== Verilen metin
İŞTE ATATÜRK

İŞTE ATATÜRK
Allah Kuran’da: “Hakkında bilgin olmayan şeyin ardına düşme! Çünkü kulak, göz ve gönlün hepsi bundan sorumlu tutulacaktır.” (17/İSRA/36) buyurmuştur. Atatürk de: “Türk Kuran'ın arkasında koşuyor; fakat onun ne dediğini anlamıyor, içinde neler var bilmiyor ve bilmeden tapınıyor. Benim maksadım; arkasında koştuğu kitapta neler olduğunu Türk anlasın” (Osman Ergin, Türk Maarif Tarihi 1-5, 1977 /A. Gürtaş, s. 41) demektedir.- "İŞTE ATATÜRK" PORTALINA GİRMEK İSTEDİĞİNİZDE YUKARIDAKİ RESMİ TIKLAYINIZ.

26 Temmuz 2020 Pazar

I. ALLAH’A SIĞINMAK

 

A.  ALLAH KÂFİ VE KARİB’TİR.

KÂFİ: Hem kendisine hem de yarattıklarına yeten. Kullarının her türlü istek ve ihtiyaçlarına, araya başkası girmeksizin cevap veren.

KARİB: Çok yakında olan. Kullarına şah damarından daha yakın olan. Yakarış ve çağrıları duymada hiçbir aracıya, alete gerek bırakmayan.  


B.                MÜMİNİN DUASI, ALLAH’IN İZNİYLE MÜMİNE ŞİFADIR.

Para karşılığı şifa dağıtan (!) Üfürükçü hocadan, şeyhten, şıhtan, hayır gelmez. Aldanmayalım, aldatmayalım!

“Hakkında bilgin olmayan şeyin ardına düşme! Çünkü kulak, göz ve gönlün hepsi bundan sorumlu tutulacaktır.” (17. sure (İSRA) 36. Ayet)
====
== Veri alıntısı
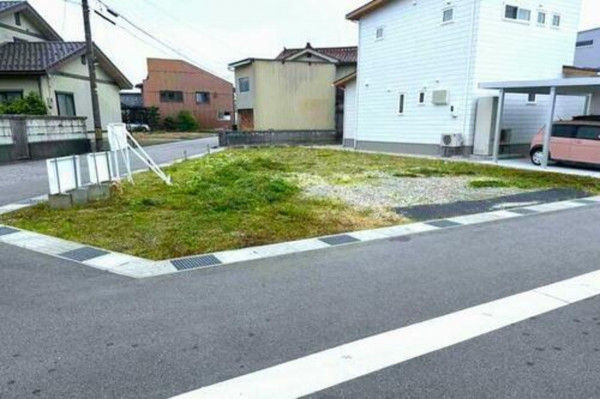 富山市中島、土地の外観画像です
====
#### [Talimatlarınız]
Metinde aktarılan ayette hepsinin sorumlu tutulacağı bildirilen şeyleri listele.

#### [Görev yanıtı]
- kulak
- göz
- gönül